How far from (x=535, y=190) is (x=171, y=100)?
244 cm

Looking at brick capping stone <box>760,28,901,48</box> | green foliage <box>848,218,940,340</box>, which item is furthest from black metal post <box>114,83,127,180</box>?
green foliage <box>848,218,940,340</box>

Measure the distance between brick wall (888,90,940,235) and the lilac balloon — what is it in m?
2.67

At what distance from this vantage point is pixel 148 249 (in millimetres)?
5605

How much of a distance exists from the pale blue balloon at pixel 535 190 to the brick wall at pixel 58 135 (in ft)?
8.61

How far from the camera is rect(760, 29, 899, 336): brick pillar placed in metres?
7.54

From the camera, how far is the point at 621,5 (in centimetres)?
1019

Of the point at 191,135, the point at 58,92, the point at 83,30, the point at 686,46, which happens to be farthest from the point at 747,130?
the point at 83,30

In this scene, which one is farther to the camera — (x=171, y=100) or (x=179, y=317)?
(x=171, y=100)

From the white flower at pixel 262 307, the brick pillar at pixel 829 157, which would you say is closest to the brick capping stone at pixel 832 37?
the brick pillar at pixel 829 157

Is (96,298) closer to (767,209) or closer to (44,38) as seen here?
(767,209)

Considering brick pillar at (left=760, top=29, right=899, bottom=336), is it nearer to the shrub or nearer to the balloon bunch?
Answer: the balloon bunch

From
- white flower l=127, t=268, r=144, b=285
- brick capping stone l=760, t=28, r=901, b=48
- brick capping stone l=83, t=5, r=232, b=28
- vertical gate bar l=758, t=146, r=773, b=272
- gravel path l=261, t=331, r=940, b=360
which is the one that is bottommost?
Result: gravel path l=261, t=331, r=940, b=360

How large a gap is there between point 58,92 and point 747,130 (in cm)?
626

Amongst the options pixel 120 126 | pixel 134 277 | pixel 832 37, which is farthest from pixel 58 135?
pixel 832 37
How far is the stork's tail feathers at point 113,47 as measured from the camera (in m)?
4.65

━━━━━━━━

INSTRUCTIONS FOR THE TASK:
Convert every one of the lines above into a two-column CSV headed text and answer, with one row per line. Put the line's text and its answer each in a single quoted field, and replace any line breaks with spaces.

OUTPUT FOR THIS EXERCISE:
text,answer
"How far from (x=535, y=190) is (x=171, y=100)?","244 cm"
"Looking at brick capping stone <box>760,28,901,48</box> | green foliage <box>848,218,940,340</box>, which item is furthest from black metal post <box>114,83,127,180</box>?","green foliage <box>848,218,940,340</box>"
"Measure the distance between brick wall (888,90,940,235) and the lilac balloon — what is it in m?","2.67"
"At what distance from this vantage point is pixel 148 249 (in millimetres)?","5605"
"How much of a distance exists from the pale blue balloon at pixel 535 190 to the brick wall at pixel 58 135 (in ft)?","8.61"
"How far from the camera is rect(760, 29, 899, 336): brick pillar placed in metres?","7.54"
"From the camera, how far is the point at 621,5 (in centimetres)?","1019"
"Of the point at 191,135, the point at 58,92, the point at 83,30, the point at 686,46, which happens to be farthest from the point at 747,130?","the point at 83,30"
"In this scene, which one is farther to the camera — (x=171, y=100) or (x=179, y=317)?","(x=171, y=100)"
"From the white flower at pixel 262 307, the brick pillar at pixel 829 157, which would you say is closest to the brick capping stone at pixel 832 37?","the brick pillar at pixel 829 157"
"Is (96,298) closer to (767,209) or closer to (44,38) as seen here?","(767,209)"
"Considering brick pillar at (left=760, top=29, right=899, bottom=336), is it nearer to the shrub or nearer to the balloon bunch?","Answer: the balloon bunch"
"From - white flower l=127, t=268, r=144, b=285 - brick capping stone l=760, t=28, r=901, b=48 - brick capping stone l=83, t=5, r=232, b=28 - vertical gate bar l=758, t=146, r=773, b=272 - gravel path l=261, t=331, r=940, b=360 which is the one that is bottommost?","Result: gravel path l=261, t=331, r=940, b=360"
"How large a gap is there between point 58,92 and point 747,130 (in cm)?","626"
"Amongst the options pixel 120 126 | pixel 134 277 | pixel 832 37, which is farthest from pixel 58 135?","pixel 832 37"
"How far is the stork's tail feathers at point 113,47 as measured from the camera (in m)?","4.65"